Photocatalytic technology has received extensive attention from researchers because of its low cost，recyclability，and environmental friendliness. However，the photocatalytic performance of pure photocatalytic materials has certain defects，such as high electron-hole pair recombination rate and a small light response range. Therefore，these materials are often modified for practical applications. To improve the degradation performance of graphite phase carbon nitride （g-C3N4） for NO under visible light conditions，Fe/S co-doped modified g-C3N4 product Fe/SCN is prepared by thermal polymerization using melamine，thiourea，and iron nitrate as raw materials. It is found that Fe/S co-doping would destroy the triazine ring structure of g-C3N4，resulting in the disappearance of N—H bond stretching in g-C3N4，and Fe and S elements mainly existed in the form of Fe—N and Fe—S covalent bonds.

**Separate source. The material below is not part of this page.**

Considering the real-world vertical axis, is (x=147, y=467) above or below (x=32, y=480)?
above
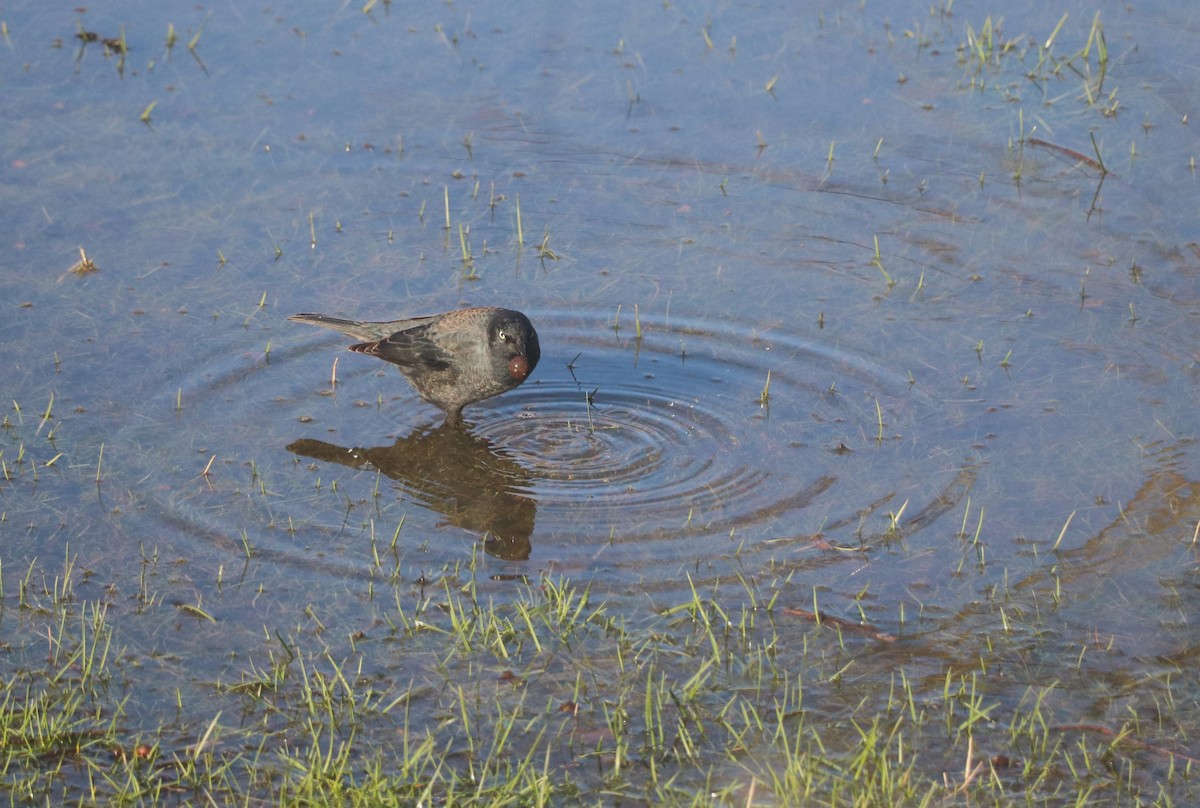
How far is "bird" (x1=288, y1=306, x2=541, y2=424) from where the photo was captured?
720 cm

At the same time，Fe/S co-doping can increase the specific surface area of g-C3N4，improve the separation efficiency of photogenerated carriers，reduce the recombination rate of electron-hole pairs，increase the transient current density，and reduce the electrical impedance，thereby improving the photocatalytic degradation performance. The experimental results of photocatalytic degradation of NO show that the degradation rate of NO by Fe/SCN-4 can reach 40.26% under visible light conditions for 2 h，and the degradation rate is 37.17% after 5 cycles，proving Fe/SCN-4 has good degradation performance and cycle stability.